SaralKanoon

Saral Kannon

India’s Constitutional position

The Indian Constitution recognized the principle of ‘Equal Pay for Equal Work’ for both men and women, and ‘Right to Work’ through Article 39(d) and 41. These Articles are inserted as Directive Principles of State Policy. This means that, they will serve as guidelines to the Central and State governments of India, which are to be kept in mind while framing laws and policies.

Efforts are employed even on legislative fronts – Equal Remuneration Act, 1976 being the prime one amongst them. The Act by means of Section 4 not only emphasizes on equal pay for equal work but even bars the employer from reversing the pay scales in order to attain equilibrium.

The principle of Equal Pay for Equal Work was first considered in Kishori Mohanlal Bakshi v. Union of India in the year 1962 where the Supreme Court declared it incapable of being enforced in the court of law. However, it received due recognition only in 1987 through Mackinnon Mackenzie’s case. Here the issue of concern was a claim for equal remuneration for Lady Stenographers and Male Stenographers. This was ruled in favour of lady stenographers as the Court was in favour of equal pay. 70 years after the passing of the Constitution and 45 years after the Forty Second Amendment proclaiming India as a socialist republic.

From the Directive Principles of State Policy

  • Article 38(d) says that state shall strive to minimize the inequalities of income, status, facilities, opportunities etc.
  • Article 39(d) the states that there is equal pay for equal work for both men and women.
  • Part IV of the constitution also includes right to work under article 41.

From the Fundamental rights

  • Article 14 of the indian constitution explains the concept of equality before the law.
  • Article 16 declared that there shall be equality of opportunity for all citizens in the matters relating to employment or appointment to any office under the state.

Legislative Provision

  • Equal Remuneration Act, 1976

Judgments

Dhrwad District vs. State of Karnataka :

  • The court laid that the equality clauses of the Constitution under articles 14 and 16 were to be constructed in the light of the preamble and Article 39(d), and it followed that the principle ‘equal pay for equal work’ was deducible from those articles and could properly be applied to cases of unequal scales of pay based on the classification or irrational classification.

Federation of All india Customs v Union of india :

  • The court re-emphasised that equal pay for equal work was a concomitant of Article 14 of the indian constitution and it naturally followed that equal pay for unequal work work was a negation of that right.

· · ·

# Stated task 1
In the text on equal pay, which section of the Equal Remuneration Act, 1976 is said to emphasize equal pay for equal work?
# Stated task 2
Echo the stretch of the text on equal pay from "From the Directive" through "under the state.".

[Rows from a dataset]
· · ·

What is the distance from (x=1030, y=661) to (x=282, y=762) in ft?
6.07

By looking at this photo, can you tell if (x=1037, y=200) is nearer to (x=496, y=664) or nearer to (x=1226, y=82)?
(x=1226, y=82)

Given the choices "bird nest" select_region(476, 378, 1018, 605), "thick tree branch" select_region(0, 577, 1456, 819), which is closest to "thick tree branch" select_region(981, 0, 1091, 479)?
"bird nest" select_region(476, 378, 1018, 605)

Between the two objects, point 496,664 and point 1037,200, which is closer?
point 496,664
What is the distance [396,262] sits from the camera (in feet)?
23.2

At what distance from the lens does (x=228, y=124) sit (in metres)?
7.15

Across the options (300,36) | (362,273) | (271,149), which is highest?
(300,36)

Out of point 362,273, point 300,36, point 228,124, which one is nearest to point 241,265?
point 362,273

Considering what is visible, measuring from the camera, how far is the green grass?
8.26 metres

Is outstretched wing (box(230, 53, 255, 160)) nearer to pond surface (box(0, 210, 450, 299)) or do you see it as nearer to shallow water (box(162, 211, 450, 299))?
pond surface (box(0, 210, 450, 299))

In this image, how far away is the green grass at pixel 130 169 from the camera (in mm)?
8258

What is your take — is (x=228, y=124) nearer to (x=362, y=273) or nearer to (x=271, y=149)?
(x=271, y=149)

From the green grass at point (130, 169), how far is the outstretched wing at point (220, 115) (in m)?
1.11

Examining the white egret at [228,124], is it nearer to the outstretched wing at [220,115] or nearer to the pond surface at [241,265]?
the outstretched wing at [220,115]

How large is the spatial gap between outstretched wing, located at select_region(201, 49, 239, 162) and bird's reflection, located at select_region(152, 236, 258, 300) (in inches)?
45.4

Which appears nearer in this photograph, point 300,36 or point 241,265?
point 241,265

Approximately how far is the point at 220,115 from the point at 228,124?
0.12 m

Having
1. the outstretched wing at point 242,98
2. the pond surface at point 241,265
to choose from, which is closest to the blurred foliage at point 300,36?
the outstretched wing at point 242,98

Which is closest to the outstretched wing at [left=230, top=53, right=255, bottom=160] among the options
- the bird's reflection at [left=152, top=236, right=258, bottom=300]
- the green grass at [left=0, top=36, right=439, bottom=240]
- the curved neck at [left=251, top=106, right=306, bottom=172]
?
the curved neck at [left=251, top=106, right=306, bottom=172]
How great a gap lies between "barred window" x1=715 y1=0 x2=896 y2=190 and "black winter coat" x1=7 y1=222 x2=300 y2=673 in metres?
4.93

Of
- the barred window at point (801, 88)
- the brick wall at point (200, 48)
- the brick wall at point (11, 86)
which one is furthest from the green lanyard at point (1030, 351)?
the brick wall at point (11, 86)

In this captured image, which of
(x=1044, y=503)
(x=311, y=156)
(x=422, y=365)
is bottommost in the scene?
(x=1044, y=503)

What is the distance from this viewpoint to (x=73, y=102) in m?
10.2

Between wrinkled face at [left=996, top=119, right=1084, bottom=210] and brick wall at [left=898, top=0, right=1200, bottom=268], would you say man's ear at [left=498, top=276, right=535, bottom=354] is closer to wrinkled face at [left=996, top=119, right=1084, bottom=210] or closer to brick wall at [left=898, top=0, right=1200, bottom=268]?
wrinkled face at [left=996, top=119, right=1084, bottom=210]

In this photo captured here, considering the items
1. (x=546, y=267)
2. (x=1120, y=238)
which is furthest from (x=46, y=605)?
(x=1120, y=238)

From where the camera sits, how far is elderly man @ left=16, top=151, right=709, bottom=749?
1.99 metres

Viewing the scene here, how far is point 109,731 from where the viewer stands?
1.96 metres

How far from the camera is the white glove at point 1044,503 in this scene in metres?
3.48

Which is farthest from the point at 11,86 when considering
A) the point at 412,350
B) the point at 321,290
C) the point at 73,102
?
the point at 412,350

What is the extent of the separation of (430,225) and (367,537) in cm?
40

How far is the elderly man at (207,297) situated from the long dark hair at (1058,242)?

· · ·

# Correct response 1
Section 4

# Correct response 2
From the Directive Principles of State Policy

  • Article 38(d) says that state shall strive to minimize the inequalities of income, status, facilities, opportunities etc.
  • Article 39(d) the states that there is equal pay for equal work for both men and women.
  • Part IV of the constitution also includes right to work under article 41.

From the Fundamental rights

  • Article 14 of the indian constitution explains the concept of equality before the law.
  • Article 16 declared that there shall be equality of opportunity for all citizens in the matters relating to employment or appointment to any office under the state.